▶ _Excerpt to read_
****************************************

# Help. Trying to add lighting to craftsman snowblower OHSK60



## evanej2 (Feb 4, 2018)

I have a late 90’s craftsman snowblower model 536888400 that I’ve been researching how to add a flywheel and stator combo for lighting. I know that this motor is similarly to an OHH60 motor which there is a magnet flywheel 611235 that fits this motor? I don’t want to start ordering parts without more information and I would be very grateful for any help or direction.


----------



## nwcove (Mar 2, 2015)

unless you are into the project for fun and not necessity.......look at mounting cheap , battery powered leds. im on the third year of using them and still on the same "bunny" batteries. more than enough light on the cheap !!


----------



## HCBPH (Mar 8, 2011)

This happens to be from a 10 HP, but it should give you an idea what you'd have to look for. After changing the parts you'd have to retime the engine also to align it for the opening and closing of the points is at the right setting.

To find the right parts would be difficult at best. Better to (as suggested) find a battery powered light that will fit your situation. Other option would be to find an engine with a stator already on it for lighting.

****************************************

▶ _Source data_
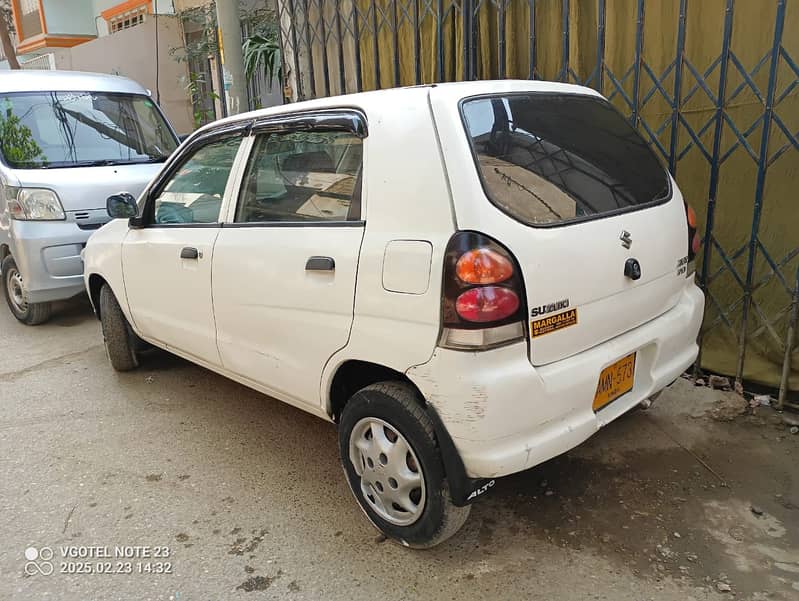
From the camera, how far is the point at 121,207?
3.93 m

****************************************

▶ _Task set_
[1] For the snowblower lighting thread, mark each statement yes or no according to the thread and quote the words that decide it. (a) The original poster plans to order parts before getting more information. (b) nwcove reports still using the same batteries in the LED lights. (c) HCBPH says the engine would need retiming after the parts are changed.
[2] Resume the snowblower lighting thread after its last post.

▶ _Written answers_
[1]
(a) No: "I don’t want to start ordering parts without more information"
(b) Yes: "still on the same "bunny" batteries"
(c) Yes: "After changing the parts you'd have to retime the engine also"

[2]
----------



## RedOctobyr (Mar 2, 2014)

Welcome to the forum! 

I know it's a "boring" suggestion, and repeating it. But some good battery powered lights are cheaper, and easier, than buying a bunch of parts for this engine. When I was looking at adding lights to one of my Tecumseh machines, I want to say the flywheel and alternator were going to be around $100, maybe more. 

I have a nice rechargeable headlamp, $30, and I use it for a lot of other things too. It of course aims where you're looking, unlike a tractor-mounted light, which can be nice. 
https://www.amazon.com/gp/product/B013COPT6K/ref=oh_aui_search_detailpage?ie=UTF8&psc=1

On my lawn tractor, I added 3 of Harbor Freight's LED lights to the front, as supplemental headlights. They look kinda funny, but they actually work quite well: 
https://www.harborfreight.com/27-led-portable-worklight-flashlight-67227.html

You could mount 2 of those on the top of your bucket for $8 plus something to act as brackets. 

For the blower I was working on, I actually had an identical Tecumseh HMSK80 engine that was equipped for a light, so I swapped their flywheels and moved the alternator to the target machine. So it just ended up costing me some time. But spending maybe $100 and moving the parts around (removing flywheels can be a little tricky) just to get lights would get me to consider my other options. 

If you definitely want to power them from the engine, if we assume the flywheel is $100 (from looking on eBay), plus maybe $30-40 for the alternator, you might even consider whether you could just swap the entire engine to one equipped for lights.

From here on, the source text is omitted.